When considering the potential benefit of CBD for pain, it is also helpful to explore how it compares to other approaches. One recent study offering insight on this subject, used a zebrafish laval model of pain perception to compare three cannabinoid compounds (honokiol, tetrahydrocannabinol, and CBD) with three well-established synthetic pain medications (ibuprofen, acetaminophen, and tramadol). It was found that CBD had properties that address pain more prominently than the other cannabinoids in the study, and on par with the traditional pain medications.
Evidence for the benefit of CBD for pain in humans is currently limited to anecdotes from patients and practitioners. However, there have been several human studies examining the safety and side effects of CBD, and they indicate one of CBD’s benefits is its highly favorable safety profile.
In most early studies, the subjects using CBD rarely reported side effects, and when they did, the adverse impacts were relatively mild. For instance, some subjects reported tiredness, mild gastrointestinal distress, or changes in appetite and/or weight, but it rarely interfered with subject compliance. For practitioners and their patients who are considering the use of CBD for pain, this lack of side effects can be highly attractive, especially considering the fact that traditional prescription and over-the-counter pain medications often come with significant short-term and long-term side effects. As concerns about riskier alternatives like opioids increase, CBD is an increasingly appealing option to consider.

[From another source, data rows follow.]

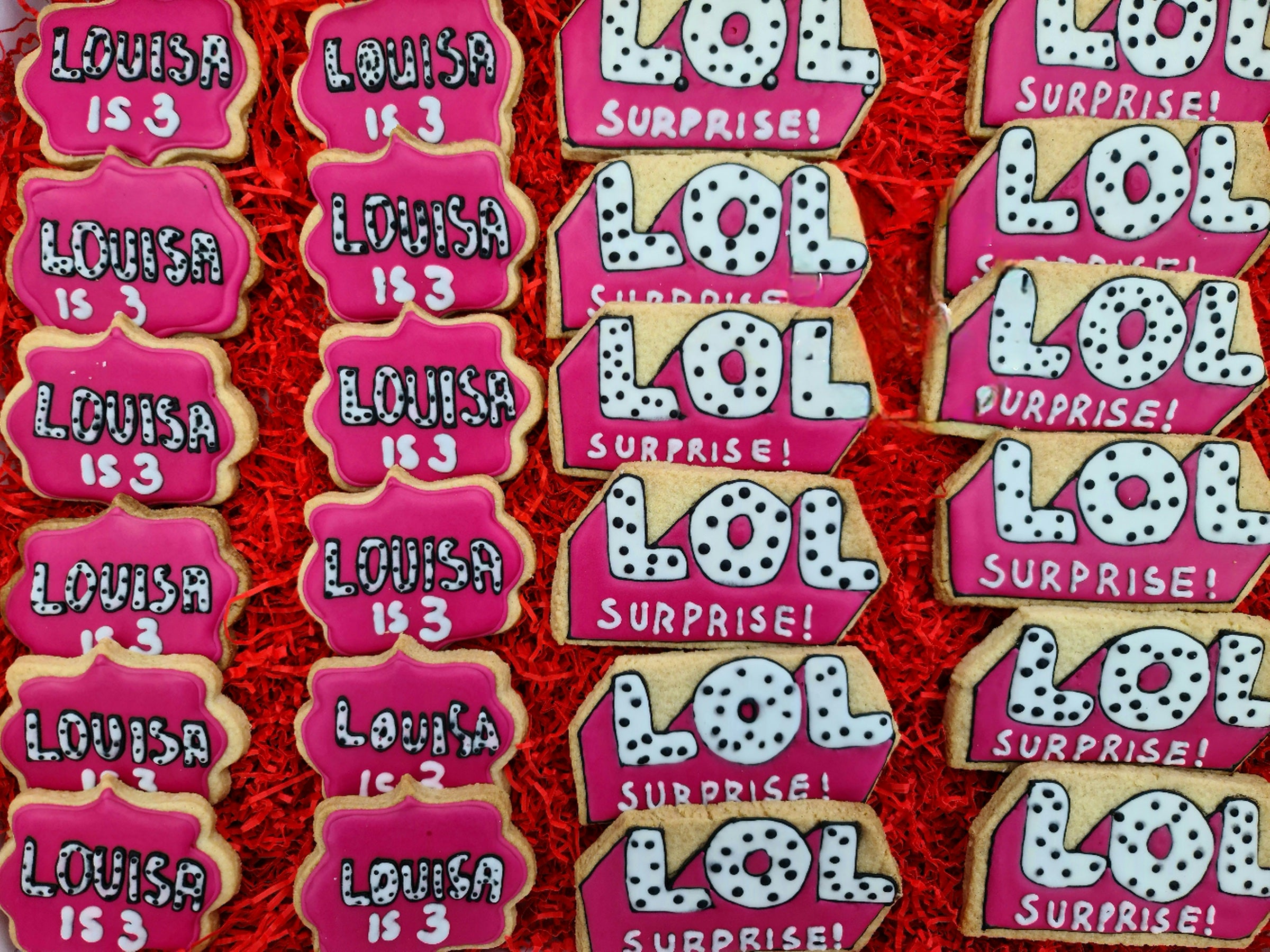 LOL cookies - Cake Secret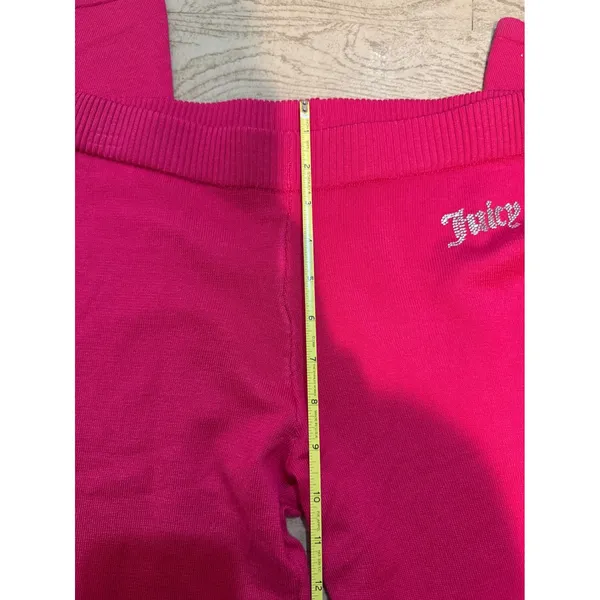 NWT Juicy Couture Vixen Pink Knit Tracksuit Set Hoodie Flare‎ Pants Small - Image 7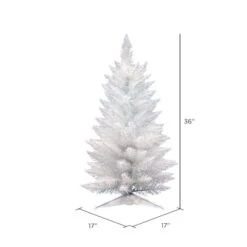 2.5ft. Unlit Sparkle White Spruce Artificial Christmas Tree 9 2.5ft. Unlit Sparkle White Spruce Artificial Christmas Tree -Northlight Sale Store D522189S 4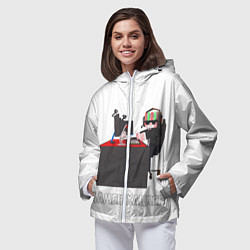 Ветровка с капюшоном женская МАМЕН ХАЦКЕР, цвет: 3D-белый — фото 2
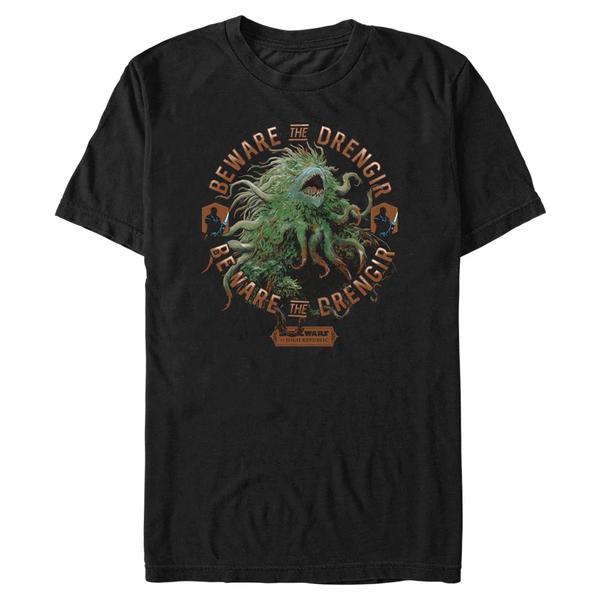 Aperçu: Star Wars - High Republic - Drengir Beware - Homme T-shirt - Noir - Devant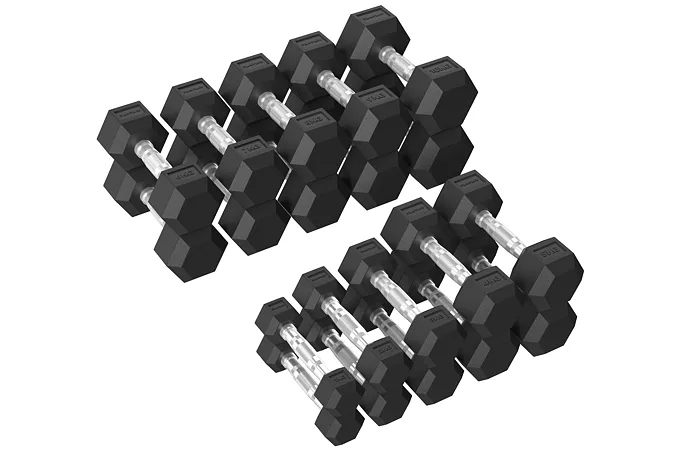 Set Jednoručných činiek TUNTURI Platinum Hex 1-10kg (10 párov)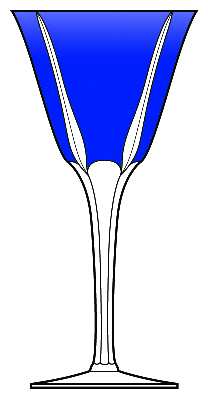 Idelle Idette Cobalt Blue Wine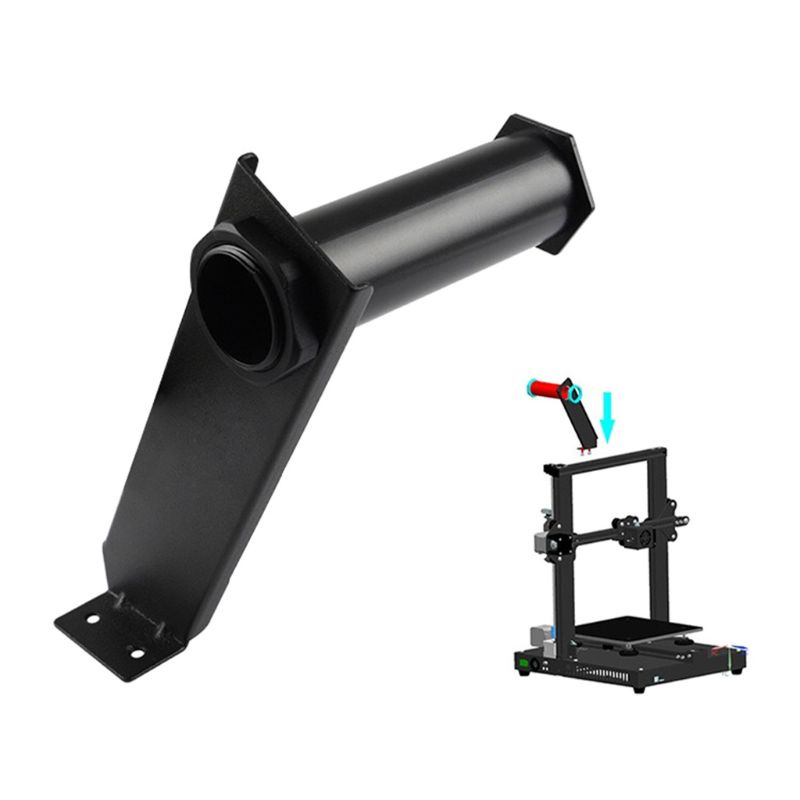 1 Bộ Giá Đỡ Cố Định Sợi Tóc Bằng Nhôm PLA ABS Màu Đen Cho CR10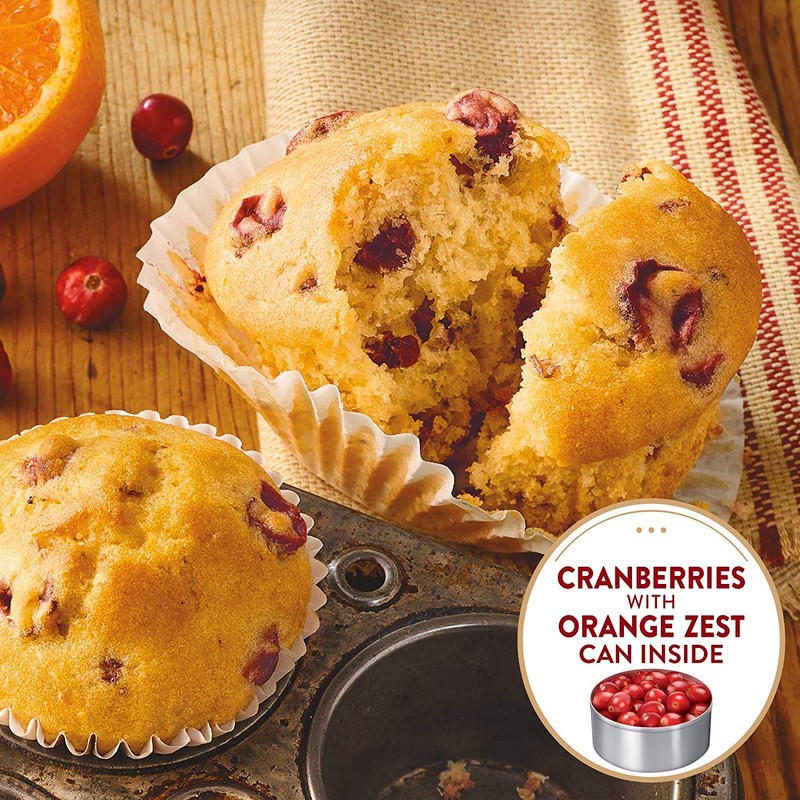 Krusteaz Cranberry Orange Muffin Mix, Contains Cranberries with Orange Zest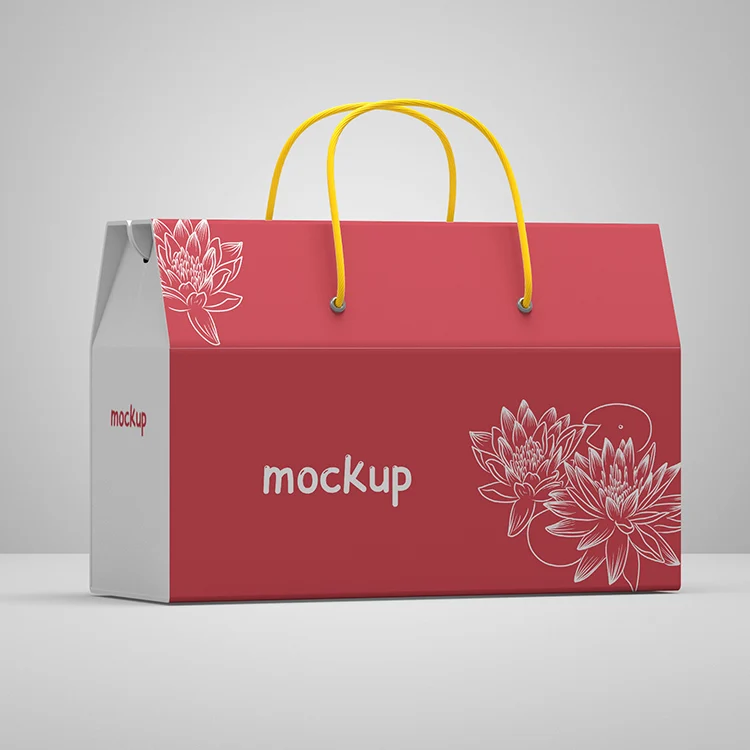 Custom Luxury Art Paper Recyclable Brown Herschel Kikuu Twist Handle Shopping Bag Packaging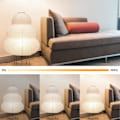 Miniatyrbillede 3 af 8: Nogyu2022 Akari Japansk Papir Gulvlampe - Noguchi Papir Lanterne Gulvlampe - Hyggelig Mid Century Gulvlampe (Gulvlampe) Floor Lamp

At this point, the way is clear for researchers to build on the animal studies on CBD for pain by conducting large-scale clinical trials in humans. A number of early studies on other cannabinoid compounds have produced promising results, so it will be worth pursuing more comprehensive research in this area. As these studies get underway, interested practitioners and their patients wanting to address pain management should consider how CBD products already on the market might be integrated into such plans.